The age and condition of the Coast Guard fleet - the average age of Coast Guard cutters is 40 years - is already affecting the service’s ability to carry out its missions. During the course of the Coast Guard’s Haiti mission earlier this year, 12 of the 19 cutters sent to Haiti required emergency maintenance while two of them had to be recalled from operations. Coast Guard helicopters needed to assist surveillance and rescue missions had to be assigned to transport spare parts and equipment.

The CAP report advocates a number of measures to be undertaken by the US government to improve the Coast Guard's fiscal and organizational position. Among them: bumping up the Coast Guard's budget to $15 billion a year, fully funding the Coast Guard’s asset recapitalization program, and restoring funding for personnel scheduled to be eliminated in 2011. The report also suggests integrating the Coast Guard with the armed services by appointing a civilian secretary of the Coast Guard, allowing the Coast Guard commandant full membership among the Pentagon's Joint Chiefs of Staff, and incorporating the Coast Guard within the Department of the Navy.

Fairweather friends

The question is whether the Coast Guard's woes will capture the attention of the US Congress.
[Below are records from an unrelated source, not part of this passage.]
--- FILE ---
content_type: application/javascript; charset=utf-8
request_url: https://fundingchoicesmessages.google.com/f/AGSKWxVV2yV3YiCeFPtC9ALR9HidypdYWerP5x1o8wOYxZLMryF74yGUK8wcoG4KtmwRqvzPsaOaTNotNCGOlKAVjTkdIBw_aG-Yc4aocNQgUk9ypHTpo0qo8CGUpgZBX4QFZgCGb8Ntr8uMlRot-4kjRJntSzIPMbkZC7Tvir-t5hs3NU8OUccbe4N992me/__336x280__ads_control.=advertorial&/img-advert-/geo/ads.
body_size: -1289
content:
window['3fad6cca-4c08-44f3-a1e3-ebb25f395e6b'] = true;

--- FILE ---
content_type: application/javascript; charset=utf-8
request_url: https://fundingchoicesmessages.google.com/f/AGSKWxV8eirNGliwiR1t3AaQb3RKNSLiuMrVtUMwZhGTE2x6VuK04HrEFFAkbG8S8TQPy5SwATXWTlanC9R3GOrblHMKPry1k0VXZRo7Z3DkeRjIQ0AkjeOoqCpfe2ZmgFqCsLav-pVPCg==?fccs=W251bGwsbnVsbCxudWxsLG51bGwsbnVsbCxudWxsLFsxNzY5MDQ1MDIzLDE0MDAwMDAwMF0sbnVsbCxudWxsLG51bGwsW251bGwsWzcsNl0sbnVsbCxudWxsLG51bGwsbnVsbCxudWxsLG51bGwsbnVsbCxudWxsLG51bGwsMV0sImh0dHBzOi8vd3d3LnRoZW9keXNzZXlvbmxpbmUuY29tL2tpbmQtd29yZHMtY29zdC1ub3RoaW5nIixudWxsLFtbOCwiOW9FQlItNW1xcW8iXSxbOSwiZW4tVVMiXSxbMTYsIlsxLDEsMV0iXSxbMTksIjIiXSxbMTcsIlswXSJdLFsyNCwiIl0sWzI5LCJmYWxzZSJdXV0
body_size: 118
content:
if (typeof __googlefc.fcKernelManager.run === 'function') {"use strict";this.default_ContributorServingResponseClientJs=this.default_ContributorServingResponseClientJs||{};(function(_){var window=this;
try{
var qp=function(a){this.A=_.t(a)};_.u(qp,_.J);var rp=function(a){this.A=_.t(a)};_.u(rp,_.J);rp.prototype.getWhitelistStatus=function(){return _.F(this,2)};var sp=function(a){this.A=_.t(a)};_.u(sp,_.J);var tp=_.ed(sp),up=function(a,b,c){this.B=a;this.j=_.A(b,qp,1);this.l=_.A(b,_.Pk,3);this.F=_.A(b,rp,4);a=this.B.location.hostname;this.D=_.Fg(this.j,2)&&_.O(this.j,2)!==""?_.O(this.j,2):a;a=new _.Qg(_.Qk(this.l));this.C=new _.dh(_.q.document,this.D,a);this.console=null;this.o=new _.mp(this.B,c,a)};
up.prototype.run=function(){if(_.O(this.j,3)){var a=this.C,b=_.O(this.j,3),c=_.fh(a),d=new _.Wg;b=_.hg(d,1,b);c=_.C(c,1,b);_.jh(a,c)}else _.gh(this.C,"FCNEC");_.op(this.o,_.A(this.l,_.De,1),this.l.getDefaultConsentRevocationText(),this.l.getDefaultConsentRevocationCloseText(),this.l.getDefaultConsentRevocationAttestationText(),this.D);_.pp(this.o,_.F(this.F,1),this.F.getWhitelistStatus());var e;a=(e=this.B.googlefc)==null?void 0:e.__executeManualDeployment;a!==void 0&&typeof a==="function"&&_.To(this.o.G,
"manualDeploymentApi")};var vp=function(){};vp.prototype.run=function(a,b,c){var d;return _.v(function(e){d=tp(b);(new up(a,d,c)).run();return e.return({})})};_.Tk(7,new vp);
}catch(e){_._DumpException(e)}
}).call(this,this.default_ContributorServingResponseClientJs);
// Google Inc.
Budgetary constraints aside, the agency does not appear to be a key constituency for its congressional paymasters.

"Support for the Coast Guard in Congress is five miles wide and an inch deep," Terry Cross, a former vice commandant of the Coast Guard and now a vice president at EADS North America, told ISN Security Watch. "There is almost nobody who doesn't like the Coast Guard but there is nobody willing to go to the mat for the Coast Guard budget." Cross blamed this state of affairs on the breadth of Coast Guard missions.

Another problem the Coast Guard could encounter in Congress is the memory of the agency's Deepwater modernization woes.

Deepwater, the largest acquisition program in Coast Guard history, began in the mid-1990s when the Coast Guard sought to replace or modernize its aging vessels, aircraft and  communications systems. The agency awarded the Deepwater contract in 2002 to a joint venture of Lockheed Martin and Northrop Grumman only to fire the contractors five years later due to budget, scheduling and performance problems. The Coast Guard has since taken over direct management of the program.

Cross blamed the Deepwater shortfalls on the lack acquisitions expertise within the agency, thanks to earlier budget cuts.

But the US Government Accountability Office, a congressional watchdog agency, while noting in a February 2010 external pagereportthat "the Coast Guard has made improvements to its oversight and management of the Deepwater program," nonetheless concluded that "Deepwater continues to present budget and management challenges."

And the Coast Guard may eventually also be called to task for the sluggish national response in the Gulf of Mexico. Said Kim, "The Coast Guard recognizes that there needs to be better coordination and better management of assets."